Whoever went off on you--you don't need people like tat in your life (that chick).

It's always a good think to work on yourself and spend time alone after a major break up like a separation/divorce. 

Find out what things you contributed to the problems in the marriage and what your ex did so you don't revisit those things again the future.


----------



## dumpedandhappy (Aug 17, 2012)

cloudwithleggs said:


> we all have flaws and it really does matter how we are inside, what is the point of a physically beautiful person, if they're dire on the inside.
> 
> As for the dating to soon, **** we all make mistakes, i'm great at them, mistakes that is.
> 
> And no one has the right to be judgemental over you ever.


Agree 100%! Nobody is perfect..that's what Photoshop is for!!
Mistakes=experience, whithout mistakes a good portion of us wouldn't exist!!
Only God can judge. And I will bet: you know where you stand with Him?


----------



## teachgrl (Sep 7, 2012)

Thank you so much for the kind words. I do know where I stand with Him. We do all have flaws and I do think it is important to be aware of them and work on them, I just don't think it should ever be thrown in your face


----------



## happytogether (Sep 8, 2012)

It is always a good thing to work on one's self after a relationship ends. I took several years after my divorce to do a "relationship autopsy". Sometimes it is hard to be self-critical but it IS necessary. If I had not taken the time to heal from the wounds of my divorce, I don't think I would now be in such a happy and loving relationship now.

Nobody has the right to judge you. But I have found in life that most people do not come unhinged without some provocation. When things like this happen, one should reflect on what part they had in the situation. You cannot change other people, you can only change yourself. If the person who did this is just “crazy”, then the best you can do is distance yourself from them.

Reading some of your other posts, you say you have made some bad choices and have some regrets:

Some of the damage from childhood surfaced and I felt so beyond betrayed that I behaved very poorly. I contacted his girlfriend and told her, then my pain caused me to continue to make bad choices. I knew then and now that what I was doing was wrong, but I felt so betrayed that I momentarily snapped. (There was and is more to it, but I don't feel like getting into those 2 reasons right now, I am trying to figure it out)

Absolutely, the common denominator is me!! I would never blame someone else for my actions. There was no gun to my head, I made my own choices, just like now...I have made the choice to make serious movement towards healing. (I don’t know how to do the “quote” thing, sorry)

I do not know if this has anything to do with your current situation, but as other people have recommended, perhaps you need some time to figure out your part in the demise of your relationship. Yes, you should look at what your ex did, so you know the signs to look for in the future. But the more important thing here (the important thing, being YOU) need to work on fixing your part in all of this.

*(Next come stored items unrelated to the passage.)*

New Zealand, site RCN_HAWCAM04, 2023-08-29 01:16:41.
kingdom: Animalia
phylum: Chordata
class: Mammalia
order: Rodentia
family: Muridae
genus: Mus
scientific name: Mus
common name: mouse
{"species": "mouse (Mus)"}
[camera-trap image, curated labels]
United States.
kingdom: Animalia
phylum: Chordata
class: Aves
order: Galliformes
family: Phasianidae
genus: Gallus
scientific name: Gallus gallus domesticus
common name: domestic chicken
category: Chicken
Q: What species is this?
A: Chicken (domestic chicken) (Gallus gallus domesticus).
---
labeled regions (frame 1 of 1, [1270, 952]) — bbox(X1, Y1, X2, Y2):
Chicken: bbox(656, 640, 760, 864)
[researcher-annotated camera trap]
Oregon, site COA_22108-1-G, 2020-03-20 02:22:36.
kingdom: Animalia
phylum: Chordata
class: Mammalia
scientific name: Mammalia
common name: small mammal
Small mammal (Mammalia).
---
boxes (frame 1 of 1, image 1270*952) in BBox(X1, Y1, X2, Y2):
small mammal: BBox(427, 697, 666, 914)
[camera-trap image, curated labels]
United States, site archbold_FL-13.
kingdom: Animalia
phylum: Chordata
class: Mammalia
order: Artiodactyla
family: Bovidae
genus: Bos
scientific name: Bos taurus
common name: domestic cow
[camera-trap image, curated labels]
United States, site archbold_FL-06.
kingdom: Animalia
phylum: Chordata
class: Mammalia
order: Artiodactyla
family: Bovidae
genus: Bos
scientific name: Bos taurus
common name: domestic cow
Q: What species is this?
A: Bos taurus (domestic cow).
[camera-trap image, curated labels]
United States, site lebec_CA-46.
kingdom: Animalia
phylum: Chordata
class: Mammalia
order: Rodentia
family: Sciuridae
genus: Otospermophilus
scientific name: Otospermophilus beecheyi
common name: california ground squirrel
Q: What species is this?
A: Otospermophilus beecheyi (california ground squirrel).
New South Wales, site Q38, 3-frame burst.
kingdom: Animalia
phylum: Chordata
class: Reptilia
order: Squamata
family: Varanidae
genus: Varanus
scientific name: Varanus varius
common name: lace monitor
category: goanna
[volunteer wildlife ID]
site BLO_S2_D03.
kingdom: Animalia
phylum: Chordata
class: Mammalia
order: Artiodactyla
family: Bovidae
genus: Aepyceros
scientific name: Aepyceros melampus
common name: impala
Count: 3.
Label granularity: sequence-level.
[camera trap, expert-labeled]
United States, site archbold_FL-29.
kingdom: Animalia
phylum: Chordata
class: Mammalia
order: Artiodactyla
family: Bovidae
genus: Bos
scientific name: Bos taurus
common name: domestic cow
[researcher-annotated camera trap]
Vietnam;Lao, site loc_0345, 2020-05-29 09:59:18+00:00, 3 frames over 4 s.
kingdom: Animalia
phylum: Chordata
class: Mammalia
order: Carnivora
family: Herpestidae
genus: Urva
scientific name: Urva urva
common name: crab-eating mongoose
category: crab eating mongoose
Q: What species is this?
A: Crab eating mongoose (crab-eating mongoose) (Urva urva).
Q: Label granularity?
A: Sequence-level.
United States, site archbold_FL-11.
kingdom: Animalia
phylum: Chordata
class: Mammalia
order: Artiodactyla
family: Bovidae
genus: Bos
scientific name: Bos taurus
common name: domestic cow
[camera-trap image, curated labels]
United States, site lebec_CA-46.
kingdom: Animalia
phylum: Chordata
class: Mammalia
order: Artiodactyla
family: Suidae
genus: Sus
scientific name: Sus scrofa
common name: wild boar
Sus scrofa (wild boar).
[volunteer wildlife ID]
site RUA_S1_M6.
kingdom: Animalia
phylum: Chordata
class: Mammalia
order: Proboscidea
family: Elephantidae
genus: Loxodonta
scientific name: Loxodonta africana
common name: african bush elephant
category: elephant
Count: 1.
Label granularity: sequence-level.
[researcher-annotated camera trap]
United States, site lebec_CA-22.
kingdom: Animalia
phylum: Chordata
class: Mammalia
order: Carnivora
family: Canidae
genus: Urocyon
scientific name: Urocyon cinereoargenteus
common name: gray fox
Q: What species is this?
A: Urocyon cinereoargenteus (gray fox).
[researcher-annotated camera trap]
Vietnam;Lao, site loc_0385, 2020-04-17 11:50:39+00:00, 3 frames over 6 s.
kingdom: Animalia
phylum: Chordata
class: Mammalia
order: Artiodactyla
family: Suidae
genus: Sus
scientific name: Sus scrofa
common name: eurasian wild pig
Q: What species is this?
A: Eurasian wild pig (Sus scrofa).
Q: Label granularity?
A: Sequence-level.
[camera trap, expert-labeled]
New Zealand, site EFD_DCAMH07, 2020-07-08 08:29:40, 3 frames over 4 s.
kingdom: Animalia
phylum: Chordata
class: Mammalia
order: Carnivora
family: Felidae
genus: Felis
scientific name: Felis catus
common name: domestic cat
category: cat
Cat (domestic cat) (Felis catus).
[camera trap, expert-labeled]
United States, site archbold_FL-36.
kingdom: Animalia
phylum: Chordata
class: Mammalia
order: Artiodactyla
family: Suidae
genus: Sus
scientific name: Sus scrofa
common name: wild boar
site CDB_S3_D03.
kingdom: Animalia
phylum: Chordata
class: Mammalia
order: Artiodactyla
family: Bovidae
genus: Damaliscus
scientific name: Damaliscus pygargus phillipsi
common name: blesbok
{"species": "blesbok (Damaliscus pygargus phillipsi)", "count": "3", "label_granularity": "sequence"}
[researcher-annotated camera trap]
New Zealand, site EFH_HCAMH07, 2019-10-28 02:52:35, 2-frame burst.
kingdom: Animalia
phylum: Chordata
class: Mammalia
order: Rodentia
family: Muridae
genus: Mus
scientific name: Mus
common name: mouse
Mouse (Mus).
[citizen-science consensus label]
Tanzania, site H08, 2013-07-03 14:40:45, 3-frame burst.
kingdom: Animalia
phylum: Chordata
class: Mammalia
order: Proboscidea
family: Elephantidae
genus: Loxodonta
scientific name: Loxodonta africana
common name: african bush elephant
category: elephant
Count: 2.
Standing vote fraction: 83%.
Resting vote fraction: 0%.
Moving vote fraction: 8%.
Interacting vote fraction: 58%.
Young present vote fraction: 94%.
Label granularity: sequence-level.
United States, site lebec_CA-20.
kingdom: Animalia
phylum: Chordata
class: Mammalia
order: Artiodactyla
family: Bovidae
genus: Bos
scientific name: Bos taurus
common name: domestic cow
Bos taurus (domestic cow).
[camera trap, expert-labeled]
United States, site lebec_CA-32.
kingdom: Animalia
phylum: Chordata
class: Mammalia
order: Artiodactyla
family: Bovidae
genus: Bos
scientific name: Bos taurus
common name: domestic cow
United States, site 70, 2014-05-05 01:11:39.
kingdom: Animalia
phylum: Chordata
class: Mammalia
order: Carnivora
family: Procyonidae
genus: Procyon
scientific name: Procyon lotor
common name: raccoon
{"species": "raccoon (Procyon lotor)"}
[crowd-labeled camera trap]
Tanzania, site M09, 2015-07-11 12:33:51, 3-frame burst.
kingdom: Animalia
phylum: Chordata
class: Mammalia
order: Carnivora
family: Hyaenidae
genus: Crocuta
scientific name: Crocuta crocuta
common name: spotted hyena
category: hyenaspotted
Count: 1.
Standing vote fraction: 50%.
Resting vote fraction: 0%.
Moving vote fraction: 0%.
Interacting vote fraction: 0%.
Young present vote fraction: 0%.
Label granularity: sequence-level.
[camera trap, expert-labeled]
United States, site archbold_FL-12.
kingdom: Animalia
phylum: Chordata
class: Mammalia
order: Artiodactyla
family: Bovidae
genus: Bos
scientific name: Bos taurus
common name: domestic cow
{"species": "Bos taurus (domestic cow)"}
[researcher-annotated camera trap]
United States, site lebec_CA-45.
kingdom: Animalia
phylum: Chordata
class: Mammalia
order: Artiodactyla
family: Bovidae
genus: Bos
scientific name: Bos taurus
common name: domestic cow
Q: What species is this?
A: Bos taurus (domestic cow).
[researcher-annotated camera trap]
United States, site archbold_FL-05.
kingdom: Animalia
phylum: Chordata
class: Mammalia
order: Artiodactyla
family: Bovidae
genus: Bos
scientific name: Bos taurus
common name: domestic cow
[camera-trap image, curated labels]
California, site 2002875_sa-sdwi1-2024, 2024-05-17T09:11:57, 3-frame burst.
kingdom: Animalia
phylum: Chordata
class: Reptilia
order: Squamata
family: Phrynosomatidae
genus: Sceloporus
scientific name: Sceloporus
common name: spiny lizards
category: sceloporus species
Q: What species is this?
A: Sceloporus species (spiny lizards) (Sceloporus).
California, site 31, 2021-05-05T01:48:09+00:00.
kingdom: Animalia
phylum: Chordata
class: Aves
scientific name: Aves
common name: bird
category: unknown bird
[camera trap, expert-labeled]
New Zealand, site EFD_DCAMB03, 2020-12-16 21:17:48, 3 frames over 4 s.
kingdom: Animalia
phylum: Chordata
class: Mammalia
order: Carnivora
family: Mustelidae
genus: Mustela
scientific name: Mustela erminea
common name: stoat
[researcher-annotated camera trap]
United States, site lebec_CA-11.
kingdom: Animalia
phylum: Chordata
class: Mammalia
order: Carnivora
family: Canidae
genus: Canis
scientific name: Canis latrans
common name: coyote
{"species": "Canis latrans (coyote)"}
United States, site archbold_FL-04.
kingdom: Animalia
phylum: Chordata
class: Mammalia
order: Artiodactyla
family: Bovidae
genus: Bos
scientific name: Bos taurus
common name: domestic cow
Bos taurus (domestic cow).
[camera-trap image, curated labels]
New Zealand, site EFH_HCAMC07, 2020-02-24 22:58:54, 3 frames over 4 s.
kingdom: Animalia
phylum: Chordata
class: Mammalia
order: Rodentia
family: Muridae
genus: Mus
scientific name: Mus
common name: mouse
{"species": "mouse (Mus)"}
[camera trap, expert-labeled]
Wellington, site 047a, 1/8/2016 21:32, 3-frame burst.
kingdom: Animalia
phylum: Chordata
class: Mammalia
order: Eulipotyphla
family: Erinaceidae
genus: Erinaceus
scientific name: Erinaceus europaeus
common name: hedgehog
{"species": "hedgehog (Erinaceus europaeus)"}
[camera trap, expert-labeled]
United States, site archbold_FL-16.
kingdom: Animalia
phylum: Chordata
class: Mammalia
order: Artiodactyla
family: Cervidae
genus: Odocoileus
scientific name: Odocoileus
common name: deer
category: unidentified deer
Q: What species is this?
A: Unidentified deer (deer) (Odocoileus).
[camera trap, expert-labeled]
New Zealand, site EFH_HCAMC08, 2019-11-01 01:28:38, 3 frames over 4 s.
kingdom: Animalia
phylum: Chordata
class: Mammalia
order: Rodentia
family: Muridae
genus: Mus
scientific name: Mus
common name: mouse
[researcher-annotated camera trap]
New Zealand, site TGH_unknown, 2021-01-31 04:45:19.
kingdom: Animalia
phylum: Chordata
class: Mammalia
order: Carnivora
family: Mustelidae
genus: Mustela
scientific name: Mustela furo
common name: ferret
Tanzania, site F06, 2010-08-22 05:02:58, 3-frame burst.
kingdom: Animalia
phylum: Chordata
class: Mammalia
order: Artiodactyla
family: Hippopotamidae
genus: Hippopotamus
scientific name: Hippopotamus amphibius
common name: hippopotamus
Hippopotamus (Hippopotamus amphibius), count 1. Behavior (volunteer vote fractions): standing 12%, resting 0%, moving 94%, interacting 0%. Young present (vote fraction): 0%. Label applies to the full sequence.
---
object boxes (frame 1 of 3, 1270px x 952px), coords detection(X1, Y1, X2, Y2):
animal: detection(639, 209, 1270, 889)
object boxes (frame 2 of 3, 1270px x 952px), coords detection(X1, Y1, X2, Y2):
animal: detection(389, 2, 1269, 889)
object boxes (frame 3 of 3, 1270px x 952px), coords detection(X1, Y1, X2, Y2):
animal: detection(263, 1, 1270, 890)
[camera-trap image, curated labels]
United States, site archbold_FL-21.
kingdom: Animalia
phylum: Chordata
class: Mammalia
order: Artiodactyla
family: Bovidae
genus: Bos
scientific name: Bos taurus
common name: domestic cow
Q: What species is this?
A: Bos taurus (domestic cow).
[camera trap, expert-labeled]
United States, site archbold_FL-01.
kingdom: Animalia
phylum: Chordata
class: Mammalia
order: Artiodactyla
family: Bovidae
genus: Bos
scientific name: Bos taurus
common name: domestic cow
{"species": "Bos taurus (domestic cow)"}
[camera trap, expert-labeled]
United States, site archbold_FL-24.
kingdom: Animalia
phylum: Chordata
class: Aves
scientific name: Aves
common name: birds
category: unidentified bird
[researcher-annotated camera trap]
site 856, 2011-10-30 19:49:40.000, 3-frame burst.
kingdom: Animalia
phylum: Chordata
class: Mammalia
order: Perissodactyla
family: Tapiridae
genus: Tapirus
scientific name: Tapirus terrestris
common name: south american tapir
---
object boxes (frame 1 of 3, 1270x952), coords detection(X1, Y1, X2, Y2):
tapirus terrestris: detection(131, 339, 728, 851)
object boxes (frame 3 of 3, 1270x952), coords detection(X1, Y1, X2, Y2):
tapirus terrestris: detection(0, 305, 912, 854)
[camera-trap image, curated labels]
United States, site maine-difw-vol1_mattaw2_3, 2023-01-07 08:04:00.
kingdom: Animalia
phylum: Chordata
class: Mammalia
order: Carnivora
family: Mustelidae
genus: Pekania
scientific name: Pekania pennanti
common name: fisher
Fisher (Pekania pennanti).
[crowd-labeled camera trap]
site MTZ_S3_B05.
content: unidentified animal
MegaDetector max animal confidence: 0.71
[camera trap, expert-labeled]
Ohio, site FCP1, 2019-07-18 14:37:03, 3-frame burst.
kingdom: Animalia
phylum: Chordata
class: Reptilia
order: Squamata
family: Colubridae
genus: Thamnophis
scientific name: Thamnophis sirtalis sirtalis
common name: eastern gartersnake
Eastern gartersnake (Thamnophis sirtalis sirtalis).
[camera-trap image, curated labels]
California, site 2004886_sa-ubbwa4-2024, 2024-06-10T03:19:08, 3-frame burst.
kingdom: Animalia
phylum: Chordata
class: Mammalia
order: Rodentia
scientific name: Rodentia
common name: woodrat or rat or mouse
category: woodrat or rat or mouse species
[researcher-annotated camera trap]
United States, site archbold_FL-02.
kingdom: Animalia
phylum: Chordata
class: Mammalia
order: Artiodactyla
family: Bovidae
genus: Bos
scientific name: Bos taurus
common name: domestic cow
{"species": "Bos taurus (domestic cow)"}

Only time, space and introspection will allow you to become the person you need to be to have a happy and healthy relationship. Good luck.


----------



## teachgrl (Sep 7, 2012)

Actually, my ex and I just grew apart, there was never a fight, no big break up...just time and distance caused us to want more. We are actually becoming really good friends and after the crazy incident he was the first person I shared ALL the details with. He was very supportive and helped me to see that my part in the situation was simply a victim in someone elses game. He knows me better than I know myself so it helps. I have made mistakes, who hasnt, the good thing is that I can admit mine...some people cant. My current issues have absolutely nothing to do with my ex, just my need to figure out myself. The woman that went off on me is going through a very difficult situation and isnt yet ready to see any flaws in herself. I completely understand that, we have all been there.


----------



## happytogether (Sep 8, 2012)

I understand the “growing apart” thing. That is kind of what happened with my second marriage. I would not say we are “friends” but we are very cordial because of our child. It is good that you have someone to talk to that you can be open and honest with. I don’t think I could ever discuss such things with me ex-husband. He is a good man and a good father, but I would be concerned that he might think I want to get back together with him if I started sharing personal stuff. (But, I left him and I know to this day, he still has feelings for me.)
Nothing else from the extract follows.